We did not get what we wanted from hyperparameter tuning, our balanced accuracy decreased and it might not be ideal to consume more time to random searching, so let's see how AutoML is going to work.

In [None]:
h2o.init()

Checking whether there is an H2O instance running at http://localhost:54321. connected.


0,1
H2O_cluster_uptime:,2 hours 36 mins
H2O_cluster_timezone:,Europe/Istanbul
H2O_data_parsing_timezone:,UTC
H2O_cluster_version:,3.46.0.2
H2O_cluster_version_age:,27 days
H2O_cluster_name:,H2O_from_python_sezaiufukoral_x1b2rc
H2O_cluster_total_nodes:,1
H2O_cluster_free_memory:,943 Mb
H2O_cluster_total_cores:,8
H2O_cluster_allowed_cores:,8


In [None]:
hf = h2o.H2OFrame(pd.concat([pd.DataFrame(x_res), pd.DataFrame(y_res)], axis=1))

train_hf, test_hf = hf.split_frame(ratios=[0.75], seed = 1)

### AutoML

We are going to use the H2O library because of its ease of use. We are going to set the maximum runtime to 300 seconds so our process won't consume too much time. AutoML is going to use 5-Fold Cross Validation by default and compare balanced accuracies and more metrics to choose the best model for our data.

In [None]:
aml = H2OAutoML(max_models = 20,
                balance_classes=True,
		seed =1,max_runtime_secs=300,verbosity='none')

aml.train(training_frame = train_hf, y = 'result')

AutoML found the best model to be Gradient Boosting Machines. This algorithm is based on the idea of creating an ensemble of weak learners, typically decision trees, in a sequential manner. Each new model attempts to correct the errors of the previous models.

Our new model's performance is almost the same as vanilla Random Forest. However, AutoML checked more metrics to validate that this is the right model for our data. Both models are black box models, so it does not affect us which one we choose for the sake of interpretability. We can trust more in the one that AutoML found for its generalizability because it checked more metrics when building the model. So, we are good to go now.

In [None]:
lb = aml.leaderboard
lb.head(rows=lb.nrows)

In [None]:
warnings.filterwarnings('ignore')
preds = aml.leader.predict(test_hf)

y_test_gbm = test_hf['result'].as_data_frame().values.flatten()
y_pred_gbm = preds['predict'].as_data_frame().values.flatten()

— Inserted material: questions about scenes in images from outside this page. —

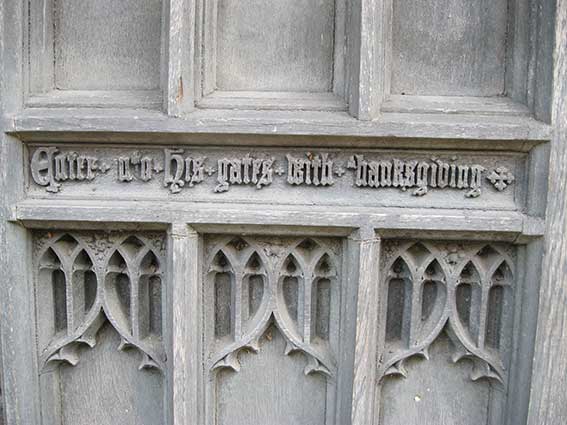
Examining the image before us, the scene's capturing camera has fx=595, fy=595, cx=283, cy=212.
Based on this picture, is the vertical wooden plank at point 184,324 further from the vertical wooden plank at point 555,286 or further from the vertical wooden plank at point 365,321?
the vertical wooden plank at point 555,286

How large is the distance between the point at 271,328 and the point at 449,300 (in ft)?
1.28

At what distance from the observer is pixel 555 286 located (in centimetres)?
122

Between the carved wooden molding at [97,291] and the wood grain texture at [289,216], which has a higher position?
the wood grain texture at [289,216]

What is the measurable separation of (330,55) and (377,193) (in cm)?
32

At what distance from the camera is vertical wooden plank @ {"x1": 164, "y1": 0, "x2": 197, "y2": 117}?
1.21 m

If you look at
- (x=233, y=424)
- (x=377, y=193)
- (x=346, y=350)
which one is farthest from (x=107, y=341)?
(x=377, y=193)

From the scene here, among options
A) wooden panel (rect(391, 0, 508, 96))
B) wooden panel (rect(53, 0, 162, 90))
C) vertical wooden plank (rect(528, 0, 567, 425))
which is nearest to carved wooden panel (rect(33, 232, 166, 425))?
wooden panel (rect(53, 0, 162, 90))

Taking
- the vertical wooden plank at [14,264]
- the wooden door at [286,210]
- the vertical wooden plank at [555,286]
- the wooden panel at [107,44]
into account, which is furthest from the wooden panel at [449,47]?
the vertical wooden plank at [14,264]

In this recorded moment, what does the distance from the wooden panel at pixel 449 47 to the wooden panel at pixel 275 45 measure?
156mm

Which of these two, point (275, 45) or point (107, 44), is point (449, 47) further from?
point (107, 44)

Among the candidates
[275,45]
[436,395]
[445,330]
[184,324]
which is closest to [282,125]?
[275,45]

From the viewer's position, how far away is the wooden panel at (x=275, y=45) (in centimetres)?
Answer: 130

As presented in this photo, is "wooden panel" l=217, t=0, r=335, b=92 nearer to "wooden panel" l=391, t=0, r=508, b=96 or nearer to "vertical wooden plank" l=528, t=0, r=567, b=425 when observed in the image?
"wooden panel" l=391, t=0, r=508, b=96

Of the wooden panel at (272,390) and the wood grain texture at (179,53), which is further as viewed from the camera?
the wooden panel at (272,390)
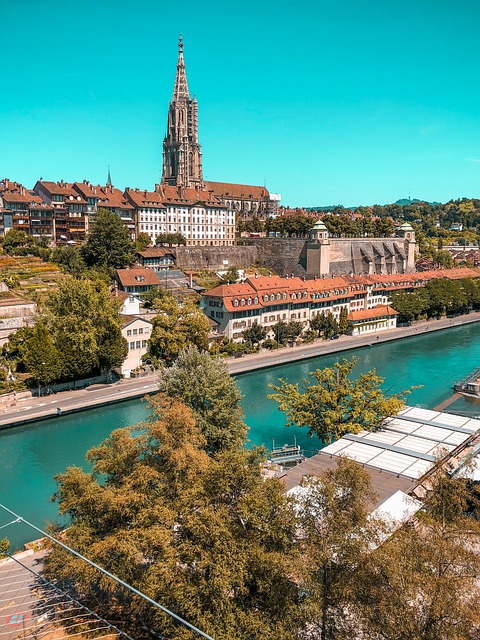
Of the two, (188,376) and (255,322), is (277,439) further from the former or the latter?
(255,322)

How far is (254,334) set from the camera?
43500mm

balanced_acc = balanced_accuracy_score(y_test_gbm, y_pred_gbm)
print("Balanced Accuracy Score: ", balanced_acc)

AttributeError: 'NoneType' object has no attribute 'predict'

# Validation of the Model

We are going to test our model with a new, unseen data.

In [None]:
warnings.filterwarnings('ignore')

validation_x_hf = h2o.H2OFrame(pd.DataFrame(X_validation))
validation_y_hf = h2o.H2OFrame(pd.DataFrame(Y_validation))

                               
preds_validation = aml.leader.predict(validation_x_hf)

y_validation_test_gbm = validation_y_hf['result'].as_data_frame().values.flatten()
y_validation_pred_gbm = preds_validation['predict'].as_data_frame().values.flatten()

balanced_acc = balanced_accuracy_score(y_validation_test_gbm, y_validation_pred_gbm)
print("Balanced Accuracy Score: ", balanced_acc)

print(confusion_matrix(y_validation_test_gbm, y_validation_pred_gbm))

Balanced Accuracy Score:  0.6909547738693467
[[192   7]
 [116  83]]


In [183]:
y_pred = model.predict(X_validation)

print(confusion_matrix(Y_validation, y_pred))

ValueError: X has 293 features, but RandomForestClassifier is expecting 1882 features as input.